PapMOT: Exploring Adversarial Patch Attack against Multiple Object Tracking
This addresses a security problem for computer vision systems relying on MOT, such as surveillance or autonomous vehicles, by exposing and exploiting physical-world vulnerabilities, representing a novel attack method rather than an incremental improvement.
The paper tackles the vulnerability of multiple object tracking (MOT) methods to adversarial attacks by proposing PapMOT, which generates physical adversarial patches that degrade tracking performance in both digital and physical scenarios, achieving successful attacks on various MOT trackers in evaluations.

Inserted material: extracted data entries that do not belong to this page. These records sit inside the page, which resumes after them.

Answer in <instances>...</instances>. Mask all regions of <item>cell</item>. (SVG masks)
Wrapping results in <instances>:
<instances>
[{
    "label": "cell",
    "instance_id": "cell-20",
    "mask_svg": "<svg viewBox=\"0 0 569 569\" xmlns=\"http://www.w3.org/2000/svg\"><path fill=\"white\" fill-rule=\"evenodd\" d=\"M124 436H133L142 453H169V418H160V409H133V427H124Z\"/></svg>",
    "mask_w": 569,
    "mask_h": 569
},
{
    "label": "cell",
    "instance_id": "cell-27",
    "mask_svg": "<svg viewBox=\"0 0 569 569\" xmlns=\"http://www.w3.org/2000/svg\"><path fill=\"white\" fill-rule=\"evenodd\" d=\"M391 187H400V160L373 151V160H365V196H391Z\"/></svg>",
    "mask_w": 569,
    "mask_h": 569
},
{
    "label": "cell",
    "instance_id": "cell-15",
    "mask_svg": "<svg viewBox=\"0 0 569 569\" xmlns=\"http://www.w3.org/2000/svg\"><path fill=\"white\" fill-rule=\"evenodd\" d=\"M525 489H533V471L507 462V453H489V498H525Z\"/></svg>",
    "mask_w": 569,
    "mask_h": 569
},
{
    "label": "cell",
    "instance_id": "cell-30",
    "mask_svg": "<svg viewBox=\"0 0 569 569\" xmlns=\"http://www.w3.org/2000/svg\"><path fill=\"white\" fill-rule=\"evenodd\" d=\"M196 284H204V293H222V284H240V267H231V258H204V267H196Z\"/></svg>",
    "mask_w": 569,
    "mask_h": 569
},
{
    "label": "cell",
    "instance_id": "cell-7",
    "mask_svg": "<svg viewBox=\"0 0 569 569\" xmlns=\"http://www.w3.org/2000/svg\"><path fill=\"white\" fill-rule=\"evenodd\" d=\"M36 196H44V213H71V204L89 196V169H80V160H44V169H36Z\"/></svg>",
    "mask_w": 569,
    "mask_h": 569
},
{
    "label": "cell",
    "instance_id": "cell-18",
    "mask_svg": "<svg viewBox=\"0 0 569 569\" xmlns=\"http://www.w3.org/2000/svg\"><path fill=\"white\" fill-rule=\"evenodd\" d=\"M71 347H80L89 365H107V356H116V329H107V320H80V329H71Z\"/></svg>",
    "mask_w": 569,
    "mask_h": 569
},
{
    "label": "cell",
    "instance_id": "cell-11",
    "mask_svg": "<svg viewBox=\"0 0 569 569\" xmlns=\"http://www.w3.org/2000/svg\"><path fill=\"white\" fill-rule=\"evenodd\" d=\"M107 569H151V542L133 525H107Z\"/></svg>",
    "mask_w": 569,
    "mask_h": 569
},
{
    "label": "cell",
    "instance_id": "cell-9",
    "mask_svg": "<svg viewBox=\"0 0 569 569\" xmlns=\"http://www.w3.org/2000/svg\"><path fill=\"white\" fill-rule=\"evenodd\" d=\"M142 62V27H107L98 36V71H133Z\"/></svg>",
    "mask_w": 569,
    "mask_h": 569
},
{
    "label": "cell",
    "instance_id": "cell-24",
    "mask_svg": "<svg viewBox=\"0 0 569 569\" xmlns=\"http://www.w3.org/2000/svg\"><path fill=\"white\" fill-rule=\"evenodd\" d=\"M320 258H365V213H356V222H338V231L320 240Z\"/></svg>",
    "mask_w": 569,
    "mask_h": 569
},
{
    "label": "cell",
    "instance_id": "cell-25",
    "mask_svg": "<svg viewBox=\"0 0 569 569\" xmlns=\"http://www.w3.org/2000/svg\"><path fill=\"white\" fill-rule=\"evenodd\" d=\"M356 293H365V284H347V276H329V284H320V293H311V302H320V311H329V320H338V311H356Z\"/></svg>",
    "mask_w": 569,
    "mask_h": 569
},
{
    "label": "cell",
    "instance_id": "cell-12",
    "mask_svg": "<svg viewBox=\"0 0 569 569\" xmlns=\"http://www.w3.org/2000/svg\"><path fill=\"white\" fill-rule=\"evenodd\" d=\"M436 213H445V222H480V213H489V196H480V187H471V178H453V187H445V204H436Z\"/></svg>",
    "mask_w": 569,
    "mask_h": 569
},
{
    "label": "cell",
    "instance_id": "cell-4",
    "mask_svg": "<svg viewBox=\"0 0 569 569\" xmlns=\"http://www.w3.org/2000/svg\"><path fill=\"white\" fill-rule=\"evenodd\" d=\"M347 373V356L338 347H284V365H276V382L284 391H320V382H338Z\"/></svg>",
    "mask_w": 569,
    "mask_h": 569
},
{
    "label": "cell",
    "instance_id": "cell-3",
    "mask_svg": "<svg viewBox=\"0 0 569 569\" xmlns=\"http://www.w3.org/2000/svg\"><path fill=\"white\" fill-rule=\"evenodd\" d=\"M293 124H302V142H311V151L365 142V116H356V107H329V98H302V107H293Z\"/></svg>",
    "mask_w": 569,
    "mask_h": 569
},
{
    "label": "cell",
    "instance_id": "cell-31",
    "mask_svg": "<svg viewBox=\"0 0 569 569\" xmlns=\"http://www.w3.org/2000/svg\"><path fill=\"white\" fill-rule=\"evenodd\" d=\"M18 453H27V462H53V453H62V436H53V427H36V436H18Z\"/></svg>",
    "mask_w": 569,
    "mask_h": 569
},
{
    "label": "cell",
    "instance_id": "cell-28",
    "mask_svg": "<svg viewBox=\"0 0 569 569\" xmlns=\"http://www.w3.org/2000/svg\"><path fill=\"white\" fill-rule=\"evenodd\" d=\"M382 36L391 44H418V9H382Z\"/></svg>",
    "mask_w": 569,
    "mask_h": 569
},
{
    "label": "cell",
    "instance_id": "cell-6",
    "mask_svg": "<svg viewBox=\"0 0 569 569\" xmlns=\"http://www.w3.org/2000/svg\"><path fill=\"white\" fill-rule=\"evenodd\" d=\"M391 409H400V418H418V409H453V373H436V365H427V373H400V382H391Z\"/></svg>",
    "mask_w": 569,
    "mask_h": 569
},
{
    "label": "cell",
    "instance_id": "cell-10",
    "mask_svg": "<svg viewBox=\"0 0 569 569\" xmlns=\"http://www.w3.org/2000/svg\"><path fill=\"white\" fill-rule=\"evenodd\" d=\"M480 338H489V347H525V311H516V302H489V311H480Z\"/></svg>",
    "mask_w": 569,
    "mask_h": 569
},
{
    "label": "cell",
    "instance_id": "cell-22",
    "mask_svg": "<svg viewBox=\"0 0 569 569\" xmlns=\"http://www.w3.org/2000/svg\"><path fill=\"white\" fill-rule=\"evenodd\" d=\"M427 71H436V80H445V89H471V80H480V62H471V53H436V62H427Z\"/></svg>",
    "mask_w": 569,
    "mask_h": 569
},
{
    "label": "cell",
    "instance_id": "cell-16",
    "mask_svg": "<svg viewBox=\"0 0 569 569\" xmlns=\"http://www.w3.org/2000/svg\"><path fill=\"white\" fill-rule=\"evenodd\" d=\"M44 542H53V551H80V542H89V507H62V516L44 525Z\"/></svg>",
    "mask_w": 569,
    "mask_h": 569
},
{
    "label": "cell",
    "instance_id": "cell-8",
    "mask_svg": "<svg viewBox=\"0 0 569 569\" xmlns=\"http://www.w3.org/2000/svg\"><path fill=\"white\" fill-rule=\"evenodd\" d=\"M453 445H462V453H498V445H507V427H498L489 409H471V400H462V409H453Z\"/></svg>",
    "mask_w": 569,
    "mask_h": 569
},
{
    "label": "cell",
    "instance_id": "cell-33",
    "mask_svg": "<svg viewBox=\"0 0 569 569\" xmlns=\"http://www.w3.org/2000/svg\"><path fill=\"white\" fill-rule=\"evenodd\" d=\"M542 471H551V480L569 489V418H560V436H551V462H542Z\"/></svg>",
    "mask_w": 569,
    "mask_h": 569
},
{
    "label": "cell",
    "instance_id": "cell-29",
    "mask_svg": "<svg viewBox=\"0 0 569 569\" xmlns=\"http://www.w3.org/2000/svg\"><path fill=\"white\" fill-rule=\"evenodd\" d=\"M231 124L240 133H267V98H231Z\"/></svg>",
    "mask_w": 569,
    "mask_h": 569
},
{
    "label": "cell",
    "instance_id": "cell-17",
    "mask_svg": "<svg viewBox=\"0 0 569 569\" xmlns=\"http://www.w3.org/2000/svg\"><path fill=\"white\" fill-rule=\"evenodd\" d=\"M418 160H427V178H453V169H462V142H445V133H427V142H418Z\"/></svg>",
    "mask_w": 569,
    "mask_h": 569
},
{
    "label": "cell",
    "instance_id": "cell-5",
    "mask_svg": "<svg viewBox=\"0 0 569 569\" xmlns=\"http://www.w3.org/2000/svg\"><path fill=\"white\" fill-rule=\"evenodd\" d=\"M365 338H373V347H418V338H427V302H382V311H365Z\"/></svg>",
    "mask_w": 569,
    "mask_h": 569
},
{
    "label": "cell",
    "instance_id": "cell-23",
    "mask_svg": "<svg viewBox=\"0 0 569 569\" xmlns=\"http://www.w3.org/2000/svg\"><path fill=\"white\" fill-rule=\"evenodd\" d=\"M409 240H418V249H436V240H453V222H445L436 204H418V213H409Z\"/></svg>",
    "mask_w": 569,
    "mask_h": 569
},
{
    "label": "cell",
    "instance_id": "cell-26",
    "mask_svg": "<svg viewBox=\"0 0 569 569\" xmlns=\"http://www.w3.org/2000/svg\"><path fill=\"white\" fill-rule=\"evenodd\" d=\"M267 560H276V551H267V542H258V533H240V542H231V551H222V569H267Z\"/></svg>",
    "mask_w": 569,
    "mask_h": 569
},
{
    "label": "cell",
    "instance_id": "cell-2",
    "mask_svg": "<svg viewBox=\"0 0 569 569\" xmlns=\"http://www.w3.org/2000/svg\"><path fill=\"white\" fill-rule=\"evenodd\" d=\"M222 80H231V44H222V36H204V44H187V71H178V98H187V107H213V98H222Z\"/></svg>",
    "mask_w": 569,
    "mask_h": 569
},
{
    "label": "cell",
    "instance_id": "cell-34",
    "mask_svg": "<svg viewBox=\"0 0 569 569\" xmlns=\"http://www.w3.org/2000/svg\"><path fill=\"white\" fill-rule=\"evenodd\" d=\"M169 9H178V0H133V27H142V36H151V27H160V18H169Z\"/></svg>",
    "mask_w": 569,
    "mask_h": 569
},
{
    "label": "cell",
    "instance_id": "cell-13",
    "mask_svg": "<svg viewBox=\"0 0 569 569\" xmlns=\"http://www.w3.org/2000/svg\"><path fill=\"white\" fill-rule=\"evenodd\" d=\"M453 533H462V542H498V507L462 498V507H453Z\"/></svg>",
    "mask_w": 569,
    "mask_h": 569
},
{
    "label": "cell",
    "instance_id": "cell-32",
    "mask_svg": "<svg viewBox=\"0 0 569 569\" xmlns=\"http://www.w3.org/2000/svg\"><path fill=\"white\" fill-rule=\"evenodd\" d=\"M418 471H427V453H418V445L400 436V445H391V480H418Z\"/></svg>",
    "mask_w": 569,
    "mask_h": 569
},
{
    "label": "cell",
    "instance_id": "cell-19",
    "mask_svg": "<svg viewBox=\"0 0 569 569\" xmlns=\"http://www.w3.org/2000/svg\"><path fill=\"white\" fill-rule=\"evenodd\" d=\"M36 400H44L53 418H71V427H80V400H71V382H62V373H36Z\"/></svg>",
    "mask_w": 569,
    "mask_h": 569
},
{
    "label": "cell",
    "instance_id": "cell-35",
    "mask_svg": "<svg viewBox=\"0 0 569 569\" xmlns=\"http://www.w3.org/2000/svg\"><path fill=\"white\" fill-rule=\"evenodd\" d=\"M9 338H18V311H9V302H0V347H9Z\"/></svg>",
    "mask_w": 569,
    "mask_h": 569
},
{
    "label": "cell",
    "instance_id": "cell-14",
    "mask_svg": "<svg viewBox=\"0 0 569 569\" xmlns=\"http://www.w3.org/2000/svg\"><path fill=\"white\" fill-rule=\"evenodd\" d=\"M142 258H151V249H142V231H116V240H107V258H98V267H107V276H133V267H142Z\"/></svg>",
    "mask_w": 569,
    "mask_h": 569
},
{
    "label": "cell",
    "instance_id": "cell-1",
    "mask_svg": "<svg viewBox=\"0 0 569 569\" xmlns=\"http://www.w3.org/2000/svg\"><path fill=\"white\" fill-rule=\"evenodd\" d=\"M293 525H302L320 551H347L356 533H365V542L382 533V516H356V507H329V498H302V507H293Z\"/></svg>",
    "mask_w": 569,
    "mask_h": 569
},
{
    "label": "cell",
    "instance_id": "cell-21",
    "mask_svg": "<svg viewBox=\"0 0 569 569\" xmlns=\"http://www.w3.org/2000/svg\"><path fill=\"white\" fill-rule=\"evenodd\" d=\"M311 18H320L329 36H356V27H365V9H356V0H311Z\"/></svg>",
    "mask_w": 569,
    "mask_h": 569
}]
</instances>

Tracking multiple objects in a continuous video stream is crucial for many computer vision tasks. It involves detecting and associating objects with their respective identities across successive frames. Despite significant progress made in multiple object tracking (MOT), recent studies have revealed the vulnerability of existing MOT methods to adversarial attacks. Nevertheless, all of these attacks belong to digital attacks that inject pixel-level noise into input images, and are therefore ineffective in physical scenarios. To fill this gap, we propose PapMOT, which can generate physical adversarial patches against MOT for both digital and physical scenarios. Besides attacking the detection mechanism, PapMOT also optimizes a printable patch that can be detected as new targets to mislead the identity association process. Moreover, we introduce a patch enhancement strategy to further degrade the temporal consistency of tracking results across video frames, resulting in more aggressive attacks. We further develop new evaluation metrics to assess the robustness of MOT against such attacks. Extensive evaluations on multiple datasets demonstrate that our PapMOT can successfully attack various architectures of MOT trackers in digital scenarios. We also validate the effectiveness of PapMOT for physical attacks by deploying printed adversarial patches in the real world.